_Exercise prompt:_ Copy the material from the line containing "Surveying point (331, 371)" through the line containing "13935 millimetres", swapping "wooden pallet" for "wooden crate" and keeping everything else the same.

Start of Data to process

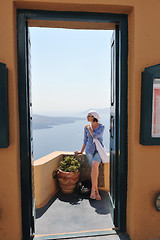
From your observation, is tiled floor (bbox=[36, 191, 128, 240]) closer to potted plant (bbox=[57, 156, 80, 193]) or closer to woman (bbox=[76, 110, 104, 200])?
potted plant (bbox=[57, 156, 80, 193])

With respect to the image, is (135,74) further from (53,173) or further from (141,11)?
(53,173)

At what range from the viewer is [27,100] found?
2322 mm

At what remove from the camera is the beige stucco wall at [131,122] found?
208cm

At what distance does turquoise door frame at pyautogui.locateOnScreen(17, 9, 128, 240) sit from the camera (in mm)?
2201

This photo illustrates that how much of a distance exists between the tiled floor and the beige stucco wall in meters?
0.53

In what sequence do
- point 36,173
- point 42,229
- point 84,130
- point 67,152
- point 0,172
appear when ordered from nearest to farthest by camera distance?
point 0,172, point 42,229, point 36,173, point 84,130, point 67,152

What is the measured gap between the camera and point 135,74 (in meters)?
2.21

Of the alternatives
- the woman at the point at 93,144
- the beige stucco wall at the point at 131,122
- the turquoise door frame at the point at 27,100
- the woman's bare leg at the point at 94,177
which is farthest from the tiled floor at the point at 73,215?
the beige stucco wall at the point at 131,122

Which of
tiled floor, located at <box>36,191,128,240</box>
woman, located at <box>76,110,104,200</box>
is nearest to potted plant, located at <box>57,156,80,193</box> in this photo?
tiled floor, located at <box>36,191,128,240</box>

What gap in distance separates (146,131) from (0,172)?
6.20 ft

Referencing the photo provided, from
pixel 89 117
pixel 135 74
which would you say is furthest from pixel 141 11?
pixel 89 117

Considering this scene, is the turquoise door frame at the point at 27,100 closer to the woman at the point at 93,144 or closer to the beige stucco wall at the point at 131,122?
the beige stucco wall at the point at 131,122

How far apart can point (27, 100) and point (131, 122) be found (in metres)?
1.43

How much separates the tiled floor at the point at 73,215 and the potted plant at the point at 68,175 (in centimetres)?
18
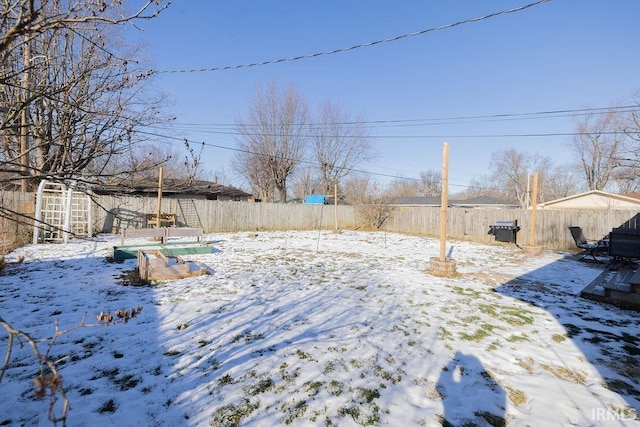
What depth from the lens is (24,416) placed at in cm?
213

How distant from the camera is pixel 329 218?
847 inches

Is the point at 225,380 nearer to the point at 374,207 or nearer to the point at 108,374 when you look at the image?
the point at 108,374

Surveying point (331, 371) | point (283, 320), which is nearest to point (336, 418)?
point (331, 371)

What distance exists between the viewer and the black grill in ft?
43.3

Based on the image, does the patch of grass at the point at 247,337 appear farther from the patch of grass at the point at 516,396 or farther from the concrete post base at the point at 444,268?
the concrete post base at the point at 444,268

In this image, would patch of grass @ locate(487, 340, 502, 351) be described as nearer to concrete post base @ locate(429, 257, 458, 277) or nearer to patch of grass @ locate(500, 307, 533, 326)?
patch of grass @ locate(500, 307, 533, 326)

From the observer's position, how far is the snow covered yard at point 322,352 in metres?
2.32

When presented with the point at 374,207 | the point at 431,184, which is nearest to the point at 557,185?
the point at 431,184

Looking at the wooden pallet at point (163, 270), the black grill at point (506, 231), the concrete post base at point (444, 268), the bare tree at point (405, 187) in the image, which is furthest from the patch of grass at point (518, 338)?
the bare tree at point (405, 187)

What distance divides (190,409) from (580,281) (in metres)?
7.87

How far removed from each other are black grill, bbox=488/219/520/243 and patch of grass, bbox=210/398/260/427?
13935 millimetres

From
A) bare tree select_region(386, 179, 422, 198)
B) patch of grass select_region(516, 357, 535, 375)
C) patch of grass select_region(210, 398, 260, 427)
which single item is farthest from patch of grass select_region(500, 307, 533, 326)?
bare tree select_region(386, 179, 422, 198)

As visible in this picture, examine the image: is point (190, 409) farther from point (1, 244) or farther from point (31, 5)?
point (1, 244)

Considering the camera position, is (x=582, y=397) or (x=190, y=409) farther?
(x=582, y=397)
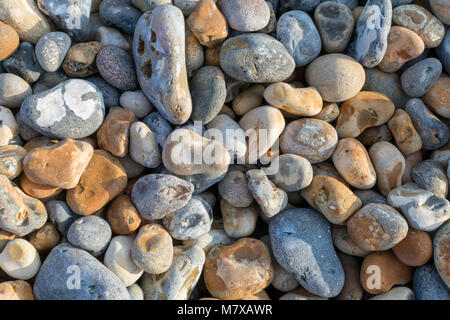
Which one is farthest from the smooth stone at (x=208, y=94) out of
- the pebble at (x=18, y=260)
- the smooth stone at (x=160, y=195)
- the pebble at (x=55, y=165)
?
the pebble at (x=18, y=260)

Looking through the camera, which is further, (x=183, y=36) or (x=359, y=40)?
(x=359, y=40)

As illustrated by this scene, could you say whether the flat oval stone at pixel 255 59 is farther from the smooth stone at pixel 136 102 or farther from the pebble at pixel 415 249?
the pebble at pixel 415 249

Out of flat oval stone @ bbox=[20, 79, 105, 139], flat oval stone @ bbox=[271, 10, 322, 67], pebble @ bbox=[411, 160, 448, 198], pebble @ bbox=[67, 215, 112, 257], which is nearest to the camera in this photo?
pebble @ bbox=[67, 215, 112, 257]

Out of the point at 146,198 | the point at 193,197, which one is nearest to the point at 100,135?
the point at 146,198

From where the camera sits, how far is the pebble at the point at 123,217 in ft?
6.98

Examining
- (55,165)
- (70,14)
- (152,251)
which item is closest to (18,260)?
(55,165)

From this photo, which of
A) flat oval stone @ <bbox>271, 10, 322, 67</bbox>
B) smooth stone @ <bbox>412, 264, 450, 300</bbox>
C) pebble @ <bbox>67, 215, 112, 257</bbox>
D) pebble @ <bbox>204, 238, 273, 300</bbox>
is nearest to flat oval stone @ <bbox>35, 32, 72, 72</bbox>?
pebble @ <bbox>67, 215, 112, 257</bbox>

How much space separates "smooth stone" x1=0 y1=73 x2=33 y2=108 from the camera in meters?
2.22

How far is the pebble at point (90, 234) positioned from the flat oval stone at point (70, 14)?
1.11 metres

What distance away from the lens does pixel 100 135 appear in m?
2.25

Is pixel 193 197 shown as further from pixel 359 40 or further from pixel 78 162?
pixel 359 40

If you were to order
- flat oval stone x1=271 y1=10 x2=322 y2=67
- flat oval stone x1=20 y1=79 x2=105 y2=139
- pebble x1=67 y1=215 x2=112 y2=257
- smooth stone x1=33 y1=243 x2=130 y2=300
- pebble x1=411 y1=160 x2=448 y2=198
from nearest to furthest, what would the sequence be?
smooth stone x1=33 y1=243 x2=130 y2=300, pebble x1=67 y1=215 x2=112 y2=257, flat oval stone x1=20 y1=79 x2=105 y2=139, pebble x1=411 y1=160 x2=448 y2=198, flat oval stone x1=271 y1=10 x2=322 y2=67

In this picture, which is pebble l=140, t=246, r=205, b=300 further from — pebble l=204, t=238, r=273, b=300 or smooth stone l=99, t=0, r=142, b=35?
smooth stone l=99, t=0, r=142, b=35

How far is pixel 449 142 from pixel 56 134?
7.54 ft
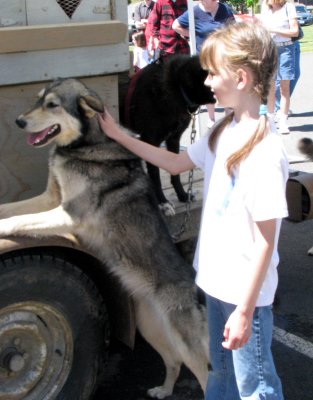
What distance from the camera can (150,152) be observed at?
2.54 meters

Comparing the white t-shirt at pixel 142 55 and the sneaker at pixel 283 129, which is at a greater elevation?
the white t-shirt at pixel 142 55

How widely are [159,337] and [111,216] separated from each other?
732 mm

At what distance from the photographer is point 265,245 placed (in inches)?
73.2

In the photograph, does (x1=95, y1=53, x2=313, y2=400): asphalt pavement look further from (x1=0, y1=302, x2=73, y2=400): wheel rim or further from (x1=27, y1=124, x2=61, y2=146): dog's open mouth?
(x1=27, y1=124, x2=61, y2=146): dog's open mouth

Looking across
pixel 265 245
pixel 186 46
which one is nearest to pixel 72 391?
pixel 265 245

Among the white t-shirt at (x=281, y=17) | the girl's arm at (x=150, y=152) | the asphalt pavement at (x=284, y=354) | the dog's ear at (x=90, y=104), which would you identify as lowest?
the asphalt pavement at (x=284, y=354)

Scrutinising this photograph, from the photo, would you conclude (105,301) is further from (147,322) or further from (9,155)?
(9,155)

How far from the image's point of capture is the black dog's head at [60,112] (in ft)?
8.20

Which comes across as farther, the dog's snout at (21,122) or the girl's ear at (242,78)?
the dog's snout at (21,122)

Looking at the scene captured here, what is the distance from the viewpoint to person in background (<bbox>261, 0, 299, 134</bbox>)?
26.3 ft

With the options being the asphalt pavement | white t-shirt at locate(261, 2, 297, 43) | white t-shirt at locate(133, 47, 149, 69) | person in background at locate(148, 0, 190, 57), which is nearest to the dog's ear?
the asphalt pavement

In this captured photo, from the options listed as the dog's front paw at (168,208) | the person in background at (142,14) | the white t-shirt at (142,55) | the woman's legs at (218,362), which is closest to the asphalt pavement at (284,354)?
the woman's legs at (218,362)

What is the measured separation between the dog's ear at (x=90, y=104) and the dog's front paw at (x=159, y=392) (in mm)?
1489

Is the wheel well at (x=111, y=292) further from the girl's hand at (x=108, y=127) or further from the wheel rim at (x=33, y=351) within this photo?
the girl's hand at (x=108, y=127)
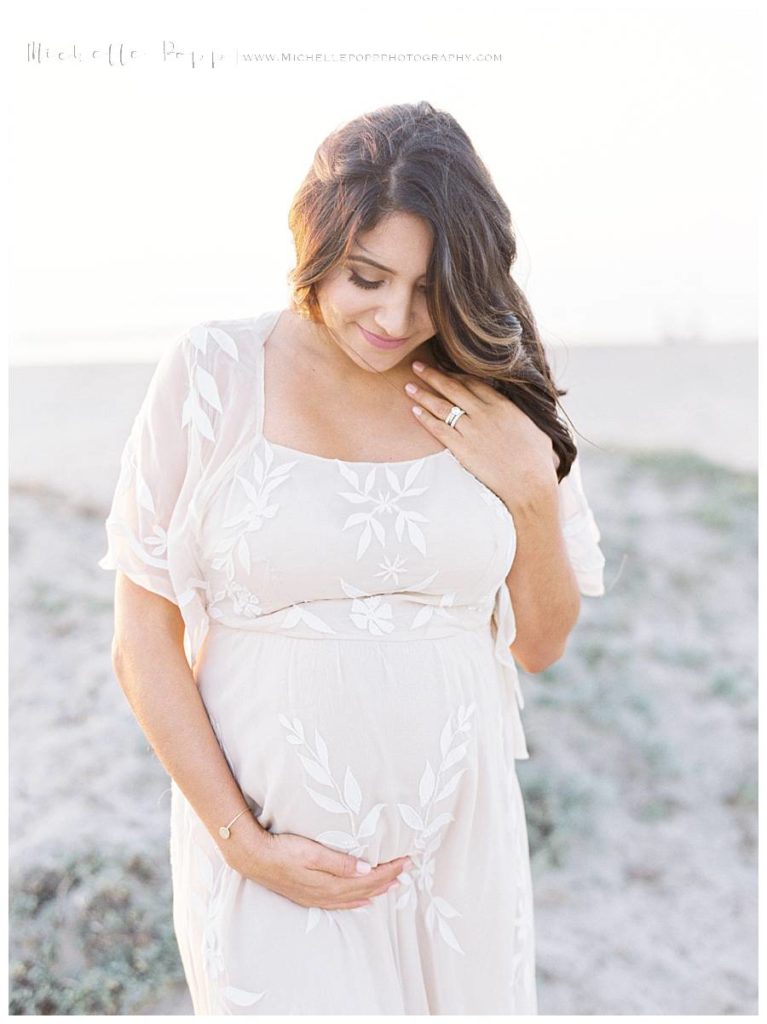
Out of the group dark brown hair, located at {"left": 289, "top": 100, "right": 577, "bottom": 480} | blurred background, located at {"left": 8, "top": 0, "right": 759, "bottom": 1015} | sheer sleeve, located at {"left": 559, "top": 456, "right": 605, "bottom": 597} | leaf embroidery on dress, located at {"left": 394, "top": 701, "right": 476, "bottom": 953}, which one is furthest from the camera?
blurred background, located at {"left": 8, "top": 0, "right": 759, "bottom": 1015}

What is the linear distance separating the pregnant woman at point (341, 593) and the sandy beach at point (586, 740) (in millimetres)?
597

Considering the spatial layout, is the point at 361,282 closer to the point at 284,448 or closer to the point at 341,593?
the point at 284,448

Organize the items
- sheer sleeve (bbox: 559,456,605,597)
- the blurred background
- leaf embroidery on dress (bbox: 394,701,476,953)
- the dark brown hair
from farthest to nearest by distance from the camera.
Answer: the blurred background, sheer sleeve (bbox: 559,456,605,597), leaf embroidery on dress (bbox: 394,701,476,953), the dark brown hair

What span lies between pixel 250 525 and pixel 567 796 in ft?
10.3

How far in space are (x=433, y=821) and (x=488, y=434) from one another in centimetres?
65

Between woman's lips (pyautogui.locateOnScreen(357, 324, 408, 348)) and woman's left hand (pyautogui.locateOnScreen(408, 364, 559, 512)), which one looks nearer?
woman's lips (pyautogui.locateOnScreen(357, 324, 408, 348))

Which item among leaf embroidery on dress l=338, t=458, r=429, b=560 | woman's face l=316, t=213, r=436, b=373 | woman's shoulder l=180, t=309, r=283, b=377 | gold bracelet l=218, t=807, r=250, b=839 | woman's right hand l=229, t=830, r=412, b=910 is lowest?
woman's right hand l=229, t=830, r=412, b=910

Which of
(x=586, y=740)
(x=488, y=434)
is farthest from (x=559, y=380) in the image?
(x=488, y=434)

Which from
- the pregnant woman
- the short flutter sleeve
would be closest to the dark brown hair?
the pregnant woman

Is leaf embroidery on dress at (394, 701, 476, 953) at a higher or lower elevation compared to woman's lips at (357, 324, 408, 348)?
lower

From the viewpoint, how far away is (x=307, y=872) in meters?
1.63

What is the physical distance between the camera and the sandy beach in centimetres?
337

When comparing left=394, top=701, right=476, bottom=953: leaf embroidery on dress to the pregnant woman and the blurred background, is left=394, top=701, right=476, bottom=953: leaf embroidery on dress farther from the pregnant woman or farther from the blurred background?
the blurred background

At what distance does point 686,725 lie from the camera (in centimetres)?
488
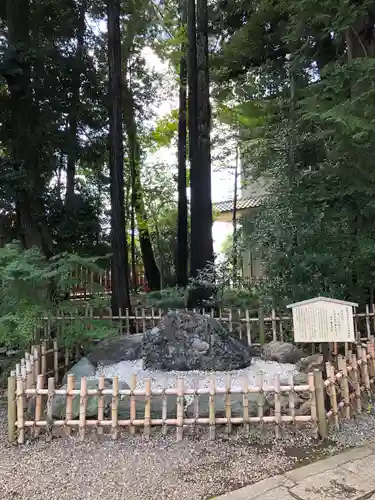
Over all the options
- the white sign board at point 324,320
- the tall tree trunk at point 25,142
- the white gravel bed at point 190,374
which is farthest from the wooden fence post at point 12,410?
the tall tree trunk at point 25,142

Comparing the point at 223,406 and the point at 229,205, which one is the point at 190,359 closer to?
the point at 223,406

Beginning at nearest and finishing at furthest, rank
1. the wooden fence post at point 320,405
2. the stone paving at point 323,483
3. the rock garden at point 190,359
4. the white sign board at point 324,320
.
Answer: the stone paving at point 323,483, the wooden fence post at point 320,405, the white sign board at point 324,320, the rock garden at point 190,359

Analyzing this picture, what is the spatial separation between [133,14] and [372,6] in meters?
6.98

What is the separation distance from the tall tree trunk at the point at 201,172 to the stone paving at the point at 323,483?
5.10 meters

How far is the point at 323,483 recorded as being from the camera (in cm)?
279

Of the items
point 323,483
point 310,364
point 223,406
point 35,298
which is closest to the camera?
point 323,483

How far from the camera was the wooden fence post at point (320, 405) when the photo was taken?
3.42 m

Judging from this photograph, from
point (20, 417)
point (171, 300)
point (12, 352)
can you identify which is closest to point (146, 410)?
point (20, 417)

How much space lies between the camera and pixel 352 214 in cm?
622

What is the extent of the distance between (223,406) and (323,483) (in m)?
1.08

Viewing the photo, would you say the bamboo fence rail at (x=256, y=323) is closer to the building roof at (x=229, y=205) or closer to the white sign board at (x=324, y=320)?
the white sign board at (x=324, y=320)

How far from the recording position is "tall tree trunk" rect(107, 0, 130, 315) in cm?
739

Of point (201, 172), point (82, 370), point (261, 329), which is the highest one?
point (201, 172)

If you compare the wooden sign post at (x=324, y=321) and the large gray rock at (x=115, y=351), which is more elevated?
the wooden sign post at (x=324, y=321)
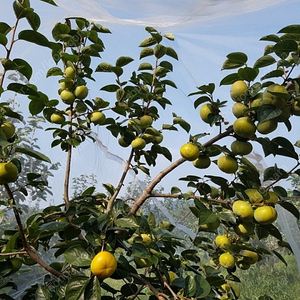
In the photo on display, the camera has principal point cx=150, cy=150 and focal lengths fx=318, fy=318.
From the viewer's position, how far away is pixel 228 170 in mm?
895

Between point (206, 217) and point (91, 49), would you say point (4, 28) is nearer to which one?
point (91, 49)

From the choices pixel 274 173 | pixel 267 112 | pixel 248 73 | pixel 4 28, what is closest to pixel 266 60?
pixel 248 73

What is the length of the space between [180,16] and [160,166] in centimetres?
98

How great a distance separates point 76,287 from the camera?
683 mm

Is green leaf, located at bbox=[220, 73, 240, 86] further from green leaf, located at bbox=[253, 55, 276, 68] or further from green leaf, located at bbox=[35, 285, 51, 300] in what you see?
green leaf, located at bbox=[35, 285, 51, 300]

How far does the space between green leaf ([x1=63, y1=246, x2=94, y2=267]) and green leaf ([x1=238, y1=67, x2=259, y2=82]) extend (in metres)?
0.57

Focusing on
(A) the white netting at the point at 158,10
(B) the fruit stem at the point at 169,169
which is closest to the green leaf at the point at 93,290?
(B) the fruit stem at the point at 169,169

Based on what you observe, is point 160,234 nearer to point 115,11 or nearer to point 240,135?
point 240,135

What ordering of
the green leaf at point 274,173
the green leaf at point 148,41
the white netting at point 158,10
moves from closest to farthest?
the green leaf at point 274,173 < the green leaf at point 148,41 < the white netting at point 158,10

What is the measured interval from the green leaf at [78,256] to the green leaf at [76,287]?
3cm

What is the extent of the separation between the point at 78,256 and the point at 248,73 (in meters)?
0.60

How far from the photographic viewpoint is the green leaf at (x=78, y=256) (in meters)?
0.68

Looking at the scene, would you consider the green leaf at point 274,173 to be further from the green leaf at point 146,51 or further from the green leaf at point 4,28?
the green leaf at point 4,28

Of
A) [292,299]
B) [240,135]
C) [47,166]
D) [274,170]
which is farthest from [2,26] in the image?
[292,299]
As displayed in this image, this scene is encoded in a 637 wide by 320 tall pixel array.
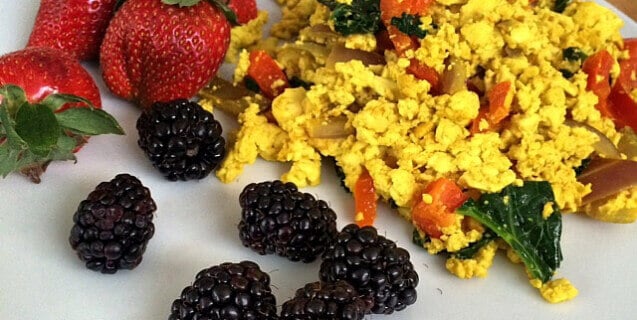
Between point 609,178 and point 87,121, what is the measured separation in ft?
3.37

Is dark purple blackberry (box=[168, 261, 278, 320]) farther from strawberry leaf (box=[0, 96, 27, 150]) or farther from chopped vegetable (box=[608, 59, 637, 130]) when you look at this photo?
chopped vegetable (box=[608, 59, 637, 130])

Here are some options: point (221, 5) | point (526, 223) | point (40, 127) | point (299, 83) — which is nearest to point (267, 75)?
point (299, 83)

End of Data to process

_The reply:_
Surveying point (331, 371) | point (283, 320), which is nearest to point (336, 418)?
point (331, 371)

What distance exists between the viewer and the black grill in ft?
43.3

Based on the image, does the patch of grass at the point at 247,337 appear farther from the patch of grass at the point at 516,396 or farther from the concrete post base at the point at 444,268?
the concrete post base at the point at 444,268

In this image, would patch of grass @ locate(487, 340, 502, 351) be described as nearer to concrete post base @ locate(429, 257, 458, 277) or nearer to patch of grass @ locate(500, 307, 533, 326)?
patch of grass @ locate(500, 307, 533, 326)

From the observer's position, how far is the snow covered yard at point 322,352 in metres?
2.32

When presented with the point at 374,207 | the point at 431,184, which is nearest to the point at 557,185?
the point at 431,184

Looking at the wooden crate at point (163, 270), the black grill at point (506, 231), the concrete post base at point (444, 268), the bare tree at point (405, 187) in the image, which is furthest from the patch of grass at point (518, 338)?
the bare tree at point (405, 187)

What distance divides (190,409) from (580,281) (in metres)?
7.87

How far removed from each other are black grill, bbox=488/219/520/243 and patch of grass, bbox=210/398/260/427?
13935 millimetres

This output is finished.